Oleh : Dedi Asikin (Wartawan Senior, Pengamat dan Aktivis Sosial)
MUDIK dan macet itu ibarat kembaran. Mudik pasti macet, macet, pasti lagi mudik ya.
Mudik itu perjalanan melelahkan, tapi juga menyenangkan. Mudik tidak macet terasa hambar. Bagai sayur tak bergaram.
Teman saya dapat jodoh ketika mudik dan macet. Iseng-iseng jadi don yuan, eh kecantol beneran. Beranak pinak. Sekarang anaknya sudah delapan dengan 12 cucu. Kalau mudik ada 2 mobil dan 3 motor. Ngaleut ngabandaleut kaya pengungsi Palestina.
Saya mengalami macet mudik sejak tahun 60 an. Ketika masih bujangan, bagai bajingan naik bis. Kalau perlu di tingkat dua, tak beratap. Jika panas bercucur keringat. Jila hujan berbasah kuyup. Tapi senang bukan kepalang. Waktu itu masih punya gacoan di lembur. Tapi jodoh Tuhan yang atur. Diberi jodoh orang Bandung. Anak 5 dan 8 cucu.
Saya juga korban keadaan, jadi urban ke kota.
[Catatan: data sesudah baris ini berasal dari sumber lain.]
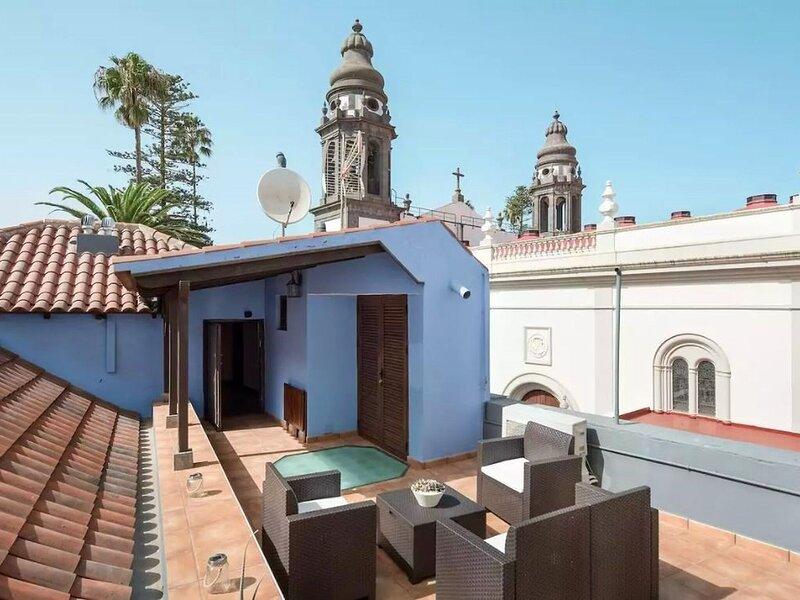 Traditional Holiday Home in Tenerife with Private Terrace, location de vacances à San Cristobal de La Laguna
Jadi petani seperti ayah, ternyata cuma tinggal daki, gak mukti-mukti.
Tapi di kota juga tak jadi menteri seperti Harmoho atau profesor Krisna Harahap yang jadi Hakim Agung 17 tahun. Edun suredun.
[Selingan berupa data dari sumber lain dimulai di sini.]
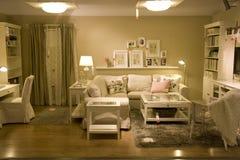 Мебельный магазин живущей комнаты стоковое изображение rf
Apalagi seperti Joko Widodo. Orang pinggir Kali Karang Tengah itu, planga plongo urban ke Jakarta. Eh nasibnya luar biasa. Tak perlu dikata kata. Allah sudah ketuk palu di hadapan malaikat Jibril. Soal akhir hidup yang terjadi dan dia lakukan, biarlah dia yang memaknai.
Saya cuma jadi kuli tinta, kuli disket dan sekarang buruh digital. Sedikit lebih berkasta dari pada buruh tembok. Apa iya? Ah itu mah halusinasi doang. Lebihnya cuma gampang kenal dengan semua orang mulai orang jalanan sampai penghuni gedongan, penjabat atau penjahat.
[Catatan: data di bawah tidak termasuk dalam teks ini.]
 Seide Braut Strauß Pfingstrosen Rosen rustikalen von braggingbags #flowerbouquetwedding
Tapi pekerjaan kuli tinta itu menyenangkan. Pergi, ketemu orang ngobrol sambil ketawa ketiwi, jadi deh tulisan. Jadi duit kecil kecilan. Jauh panggang dari api jika dibanding jadi penambang timah ilegal. Tapi kemudian masuk penjara. Amit amit jabang tutuka.
Sekarang saya masih wartawan dan menulis terus. Cuma bukan lagi wartawan stuktural, wartawan kultural barangkali.